In the Shadow of the Tree: The Diagrammatics of Relatedness as Scientific, Scholarly, and Popular Practice

1 February 2019 - 31 January 2023

PI/s in Exeter: Professor Staffan Müller-Wille

Research partners: Caroline Arni (University of Basel), Marianne Sommer (PI, University of Luzern), Simon Teuscher (University of Zurich

Funding awarded: (total funding of CHF 29 Mio)
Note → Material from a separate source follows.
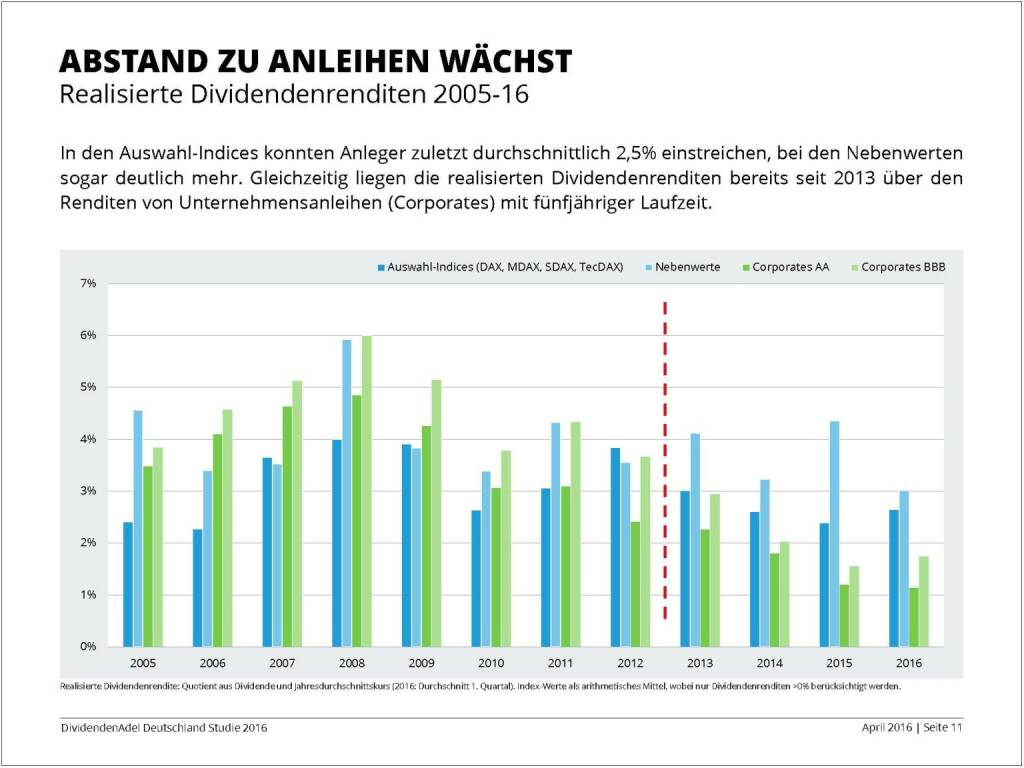 Dividendenstudie 2016: Abstand zu Anleihen wächst, © Dividendenadel.de (06.04.2016)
Sponsor(s): Swiss National Foundation Synergeia Grant

Project webpage(s)

In the Shadow of the Tree: The Diagrammatics of Relatedness as Scientific, Scholarly, and Popular Practice

About the research

‘In the Shadow of the Tree: The Diagrammatics of Relatedness as Scientific, Scholarly, and Popular Practice’ is an interdisciplinary collaboration of four research groups investigating the bewildering variety of diagrams that have been used to conceptualize, determine, and produce relatedness in Western Europe and in spaces of European expansion since the Late Medieval Period. Rather than tracing the history of a particular idea or icon, such as the "tree of life", we aim for a comparative analysis of diagrams of relatedness. The project introduces a new interdisciplinary approach to diagrammatics that analyzes diagrams as techniques that transcend such binaries as ‘thought and action’ and ‘image and text’ and includes the reconstruction of the practices of collection, observation, experimentation, modelling, drafting, commenting, explaining etc. that inform diagrams of relatedness, as well as the politics of their production and use. Staffan Müller-Wille's research group will focus on the longue-durée history of diagrammtic tools employed in the life sciences to depict, analyze, and integrate knowledge about relations of similarity, affinity, and descent among organisms. Two PhD students will study key periods of change: 1) the introduction of various dichotomous and tabular diagrams to illustrate plant and animal classifications at the end of the 17th cen.and accompanying debates whether these diagrams were able to capture ‘natural affinities’; and 2) the period around 1900 in which an increasing number of biologists conceptualized organismic variation as saltational and combinatorial, and accordingly developed diagrams like the Punnett Square that allowed to visualize this distinct logic.